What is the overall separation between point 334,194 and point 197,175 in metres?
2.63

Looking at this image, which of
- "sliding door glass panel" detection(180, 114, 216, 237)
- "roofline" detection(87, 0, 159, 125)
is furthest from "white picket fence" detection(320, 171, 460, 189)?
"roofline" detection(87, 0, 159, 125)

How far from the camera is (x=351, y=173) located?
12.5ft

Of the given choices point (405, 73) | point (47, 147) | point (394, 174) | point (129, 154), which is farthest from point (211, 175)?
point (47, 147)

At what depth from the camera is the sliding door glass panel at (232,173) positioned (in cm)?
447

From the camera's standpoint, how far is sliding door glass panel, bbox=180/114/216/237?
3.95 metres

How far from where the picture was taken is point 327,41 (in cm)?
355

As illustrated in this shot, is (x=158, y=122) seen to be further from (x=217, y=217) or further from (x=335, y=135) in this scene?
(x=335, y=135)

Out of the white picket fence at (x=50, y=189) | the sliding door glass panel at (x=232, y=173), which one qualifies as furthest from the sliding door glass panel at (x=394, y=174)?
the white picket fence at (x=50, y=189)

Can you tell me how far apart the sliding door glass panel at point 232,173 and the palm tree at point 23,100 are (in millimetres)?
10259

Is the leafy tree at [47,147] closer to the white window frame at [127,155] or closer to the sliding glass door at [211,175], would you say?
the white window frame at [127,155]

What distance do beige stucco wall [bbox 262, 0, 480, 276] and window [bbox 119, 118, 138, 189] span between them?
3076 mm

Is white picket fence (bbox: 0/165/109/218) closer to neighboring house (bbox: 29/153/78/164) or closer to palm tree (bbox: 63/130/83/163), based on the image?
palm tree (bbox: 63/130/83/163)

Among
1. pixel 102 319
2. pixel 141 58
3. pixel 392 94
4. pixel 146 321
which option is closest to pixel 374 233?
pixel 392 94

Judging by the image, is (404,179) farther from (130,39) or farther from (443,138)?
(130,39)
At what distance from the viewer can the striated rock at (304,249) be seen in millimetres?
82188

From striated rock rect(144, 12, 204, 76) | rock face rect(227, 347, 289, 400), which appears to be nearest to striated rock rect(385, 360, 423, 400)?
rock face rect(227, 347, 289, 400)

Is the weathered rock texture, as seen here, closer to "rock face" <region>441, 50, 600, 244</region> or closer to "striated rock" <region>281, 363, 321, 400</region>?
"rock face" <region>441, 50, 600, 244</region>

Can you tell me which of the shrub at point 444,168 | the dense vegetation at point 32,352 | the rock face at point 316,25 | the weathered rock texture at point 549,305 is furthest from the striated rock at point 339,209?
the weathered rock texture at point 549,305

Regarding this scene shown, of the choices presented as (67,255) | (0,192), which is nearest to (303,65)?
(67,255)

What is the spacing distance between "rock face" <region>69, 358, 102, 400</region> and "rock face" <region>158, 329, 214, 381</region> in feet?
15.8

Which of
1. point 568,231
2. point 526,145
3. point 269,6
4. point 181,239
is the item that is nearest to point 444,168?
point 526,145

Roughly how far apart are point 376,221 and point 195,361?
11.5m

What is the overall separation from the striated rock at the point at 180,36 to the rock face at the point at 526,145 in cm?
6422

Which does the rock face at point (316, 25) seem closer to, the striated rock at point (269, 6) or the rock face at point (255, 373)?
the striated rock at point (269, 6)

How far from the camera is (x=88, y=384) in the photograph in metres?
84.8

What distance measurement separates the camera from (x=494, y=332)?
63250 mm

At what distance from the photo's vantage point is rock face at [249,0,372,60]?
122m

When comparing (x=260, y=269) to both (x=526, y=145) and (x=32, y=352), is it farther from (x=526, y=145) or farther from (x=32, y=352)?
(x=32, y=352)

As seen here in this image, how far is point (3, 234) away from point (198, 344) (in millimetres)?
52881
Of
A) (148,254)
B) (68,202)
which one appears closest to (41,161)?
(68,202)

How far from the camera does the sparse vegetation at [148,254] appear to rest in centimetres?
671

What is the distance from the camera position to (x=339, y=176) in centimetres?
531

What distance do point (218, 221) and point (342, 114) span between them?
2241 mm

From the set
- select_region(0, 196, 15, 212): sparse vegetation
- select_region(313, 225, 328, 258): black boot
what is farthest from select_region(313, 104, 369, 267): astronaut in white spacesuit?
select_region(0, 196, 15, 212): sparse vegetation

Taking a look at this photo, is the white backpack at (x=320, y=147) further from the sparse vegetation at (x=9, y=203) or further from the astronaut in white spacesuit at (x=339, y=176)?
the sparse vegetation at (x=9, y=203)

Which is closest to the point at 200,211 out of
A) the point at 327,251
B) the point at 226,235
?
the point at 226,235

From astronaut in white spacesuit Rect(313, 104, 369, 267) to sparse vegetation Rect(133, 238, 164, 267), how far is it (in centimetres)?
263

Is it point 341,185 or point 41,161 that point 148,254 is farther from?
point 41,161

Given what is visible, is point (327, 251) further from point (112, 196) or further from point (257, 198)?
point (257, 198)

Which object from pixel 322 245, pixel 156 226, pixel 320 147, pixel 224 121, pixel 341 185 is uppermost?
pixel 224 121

- - - -

THE REQUEST: Put each nonblank line of the material, from the line with "What is the distance" up to and including the final line, into a Markdown table with the columns Row and Entry. Number the rows in order and leave out the blank lines.

TASK RESPONSE:
| Row | Entry |
|---|---|
| 1 | What is the distance from the camera position to (x=339, y=176) in centimetres? |
| 2 | 531 |
| 3 | What distance do point (218, 221) and point (342, 114) span between them? |
| 4 | 2241 mm |
| 5 | From the set |
| 6 | - select_region(0, 196, 15, 212): sparse vegetation |
| 7 | - select_region(313, 225, 328, 258): black boot |
| 8 | what is farthest from select_region(313, 104, 369, 267): astronaut in white spacesuit? |
| 9 | select_region(0, 196, 15, 212): sparse vegetation |
| 10 | Taking a look at this photo, is the white backpack at (x=320, y=147) further from the sparse vegetation at (x=9, y=203) or further from the astronaut in white spacesuit at (x=339, y=176)? |
| 11 | the sparse vegetation at (x=9, y=203) |
| 12 | Which is closest to the point at 200,211 out of |
| 13 | A) the point at 327,251 |
| 14 | B) the point at 226,235 |
| 15 | ? |
| 16 | the point at 226,235 |
| 17 | From astronaut in white spacesuit Rect(313, 104, 369, 267) to sparse vegetation Rect(133, 238, 164, 267), how far is it (in centimetres)? |
| 18 | 263 |
| 19 | Is it point 341,185 or point 41,161 that point 148,254 is farther from? |
| 20 | point 41,161 |
| 21 | Given what is visible, is point (327, 251) further from point (112, 196) or further from point (257, 198)? |
| 22 | point (257, 198) |
| 23 | Which object from pixel 322 245, pixel 156 226, pixel 320 147, pixel 224 121, pixel 341 185 is uppermost? |
| 24 | pixel 224 121 |